In a previous study, Nvidia researchers successfully reduced the Nemotron15B model to an 800 million parameter model through pruning and distillation, and eventually further reduced it to 400 million parameters. This process not only improves performance by 16% on the famous MMLU benchmark, but also requires 40 times less training data than training from scratch.
This time, the Nvidia team used the same method to create a 400 million parameter model based on the Llama3.18B model. First, they fine-tuned the unpruned 8B model on a dataset containing 94 billion tokens to cope with the distribution differences between the training data and the distilled dataset. Then, two methods of depth pruning and width pruning were used, and finally two different versions of Llama-3.1-Minitron4B were obtained.
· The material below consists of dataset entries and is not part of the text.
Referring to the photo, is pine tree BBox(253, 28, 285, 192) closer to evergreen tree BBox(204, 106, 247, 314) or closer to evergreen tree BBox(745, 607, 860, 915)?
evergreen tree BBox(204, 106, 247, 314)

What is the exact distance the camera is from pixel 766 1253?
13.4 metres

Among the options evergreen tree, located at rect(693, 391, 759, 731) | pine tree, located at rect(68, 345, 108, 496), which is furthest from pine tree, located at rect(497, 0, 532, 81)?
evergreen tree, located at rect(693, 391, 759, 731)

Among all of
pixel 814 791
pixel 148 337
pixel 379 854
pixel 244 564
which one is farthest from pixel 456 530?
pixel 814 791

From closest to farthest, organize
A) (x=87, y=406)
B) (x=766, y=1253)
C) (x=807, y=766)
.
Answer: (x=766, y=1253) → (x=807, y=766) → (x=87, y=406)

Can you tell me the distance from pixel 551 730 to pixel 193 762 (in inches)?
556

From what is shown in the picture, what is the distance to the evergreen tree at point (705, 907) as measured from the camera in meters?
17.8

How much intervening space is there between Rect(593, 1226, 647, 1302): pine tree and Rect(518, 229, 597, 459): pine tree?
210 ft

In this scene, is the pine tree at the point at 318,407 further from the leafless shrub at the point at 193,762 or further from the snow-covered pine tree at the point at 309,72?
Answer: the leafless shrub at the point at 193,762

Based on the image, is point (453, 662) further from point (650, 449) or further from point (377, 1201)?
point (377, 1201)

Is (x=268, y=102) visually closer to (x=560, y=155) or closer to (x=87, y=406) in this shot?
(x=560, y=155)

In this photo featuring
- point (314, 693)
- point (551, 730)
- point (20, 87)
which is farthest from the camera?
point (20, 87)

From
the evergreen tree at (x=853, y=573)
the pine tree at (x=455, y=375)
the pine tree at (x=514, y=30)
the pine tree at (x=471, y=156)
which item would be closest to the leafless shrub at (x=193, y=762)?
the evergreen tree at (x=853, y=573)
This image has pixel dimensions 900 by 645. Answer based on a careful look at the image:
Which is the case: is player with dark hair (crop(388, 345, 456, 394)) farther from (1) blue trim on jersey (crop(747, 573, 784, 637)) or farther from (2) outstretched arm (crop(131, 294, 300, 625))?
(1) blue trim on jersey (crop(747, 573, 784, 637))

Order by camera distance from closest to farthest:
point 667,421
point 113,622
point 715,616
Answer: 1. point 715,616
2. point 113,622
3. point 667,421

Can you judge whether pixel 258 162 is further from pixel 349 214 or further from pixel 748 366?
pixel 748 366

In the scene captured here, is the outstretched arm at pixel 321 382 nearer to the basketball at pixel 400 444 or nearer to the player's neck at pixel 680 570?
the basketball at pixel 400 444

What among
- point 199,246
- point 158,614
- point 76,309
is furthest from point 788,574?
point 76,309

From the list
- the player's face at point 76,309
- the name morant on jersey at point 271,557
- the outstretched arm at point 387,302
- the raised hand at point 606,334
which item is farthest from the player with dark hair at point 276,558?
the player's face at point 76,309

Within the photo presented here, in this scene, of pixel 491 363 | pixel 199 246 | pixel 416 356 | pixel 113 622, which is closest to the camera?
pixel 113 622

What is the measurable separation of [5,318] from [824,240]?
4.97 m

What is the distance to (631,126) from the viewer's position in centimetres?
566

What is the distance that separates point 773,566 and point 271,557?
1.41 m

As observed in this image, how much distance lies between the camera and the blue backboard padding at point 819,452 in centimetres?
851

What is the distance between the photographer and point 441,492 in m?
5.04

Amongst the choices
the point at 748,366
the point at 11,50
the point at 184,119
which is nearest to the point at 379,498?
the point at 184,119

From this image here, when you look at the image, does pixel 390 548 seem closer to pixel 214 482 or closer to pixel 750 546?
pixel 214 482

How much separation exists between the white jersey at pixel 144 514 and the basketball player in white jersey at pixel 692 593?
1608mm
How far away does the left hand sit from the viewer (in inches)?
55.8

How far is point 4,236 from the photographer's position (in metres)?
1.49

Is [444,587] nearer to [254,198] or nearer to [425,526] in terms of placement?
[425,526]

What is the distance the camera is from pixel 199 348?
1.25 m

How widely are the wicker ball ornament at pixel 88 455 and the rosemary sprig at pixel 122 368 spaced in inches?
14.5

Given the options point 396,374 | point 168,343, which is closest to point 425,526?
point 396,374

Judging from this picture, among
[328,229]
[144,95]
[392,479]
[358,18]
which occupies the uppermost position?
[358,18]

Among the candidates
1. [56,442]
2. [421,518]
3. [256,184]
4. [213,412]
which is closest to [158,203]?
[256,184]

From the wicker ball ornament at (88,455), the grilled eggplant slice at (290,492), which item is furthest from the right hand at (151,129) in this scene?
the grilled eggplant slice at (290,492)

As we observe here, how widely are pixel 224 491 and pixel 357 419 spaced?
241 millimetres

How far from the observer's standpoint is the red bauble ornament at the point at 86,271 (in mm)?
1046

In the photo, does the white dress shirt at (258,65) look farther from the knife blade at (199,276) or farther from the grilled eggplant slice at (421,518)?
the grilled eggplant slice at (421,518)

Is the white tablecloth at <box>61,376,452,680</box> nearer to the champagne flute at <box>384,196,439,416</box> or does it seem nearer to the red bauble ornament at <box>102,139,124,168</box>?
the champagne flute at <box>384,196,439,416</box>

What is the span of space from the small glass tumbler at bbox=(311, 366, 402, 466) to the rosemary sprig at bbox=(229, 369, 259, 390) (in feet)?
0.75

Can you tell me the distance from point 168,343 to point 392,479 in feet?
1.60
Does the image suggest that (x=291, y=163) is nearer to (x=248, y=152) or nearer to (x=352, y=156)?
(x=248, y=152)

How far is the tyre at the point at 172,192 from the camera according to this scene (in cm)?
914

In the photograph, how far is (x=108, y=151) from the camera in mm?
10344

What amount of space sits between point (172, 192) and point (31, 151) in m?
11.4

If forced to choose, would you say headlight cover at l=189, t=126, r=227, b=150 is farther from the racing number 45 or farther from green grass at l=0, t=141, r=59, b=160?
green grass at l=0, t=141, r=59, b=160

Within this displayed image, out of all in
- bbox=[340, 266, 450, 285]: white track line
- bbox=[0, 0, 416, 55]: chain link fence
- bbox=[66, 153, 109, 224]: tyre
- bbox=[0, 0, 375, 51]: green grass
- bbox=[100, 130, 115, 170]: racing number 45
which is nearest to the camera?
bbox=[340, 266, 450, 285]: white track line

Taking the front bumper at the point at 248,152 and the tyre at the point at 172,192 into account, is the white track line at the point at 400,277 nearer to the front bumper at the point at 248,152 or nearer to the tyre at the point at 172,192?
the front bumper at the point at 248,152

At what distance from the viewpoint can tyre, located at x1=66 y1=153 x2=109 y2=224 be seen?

The researchers fine-tuned the pruned model through NeMo-Aligner and evaluated its capabilities in instruction following, role playing, retrieval augmentation generation (RAG), and function calling.
The results show that despite the small amount of training data, the performance of Llama-3.1-Minitron4B is still close to other small models and performs well. The width-pruned version of the model has been released on Hugging Face, allowing commercial use to help more users and developers benefit from its efficiency and excellent performance.
Official blog: https://developer.nvidia.com/blog/how-to-prune-and-distill-llama-3-1-8b-to-an-nvidia-llama-3-1-minitron-4b-model /
Highlight:
Llama-3.1-Minitron4B is a small language model launched by Nvidia based on pruning and distillation technology, with efficient training and deployment capabilities.
The amount of markers used in the training process of this model is reduced by 40 times compared with training from scratch, but the performance is significantly improved.
? The width pruning version has been released on Hugging Face to facilitate users for commercial use and development.
All in all, the emergence of Llama-3.1-Minitron4B marks a new milestone in the development of small language models. Its efficient performance and convenient deployment method will bring good news to more developers and users and accelerate the popularization and application of AI technology. The editor of Downcodes looks forward to more similar innovations in the future.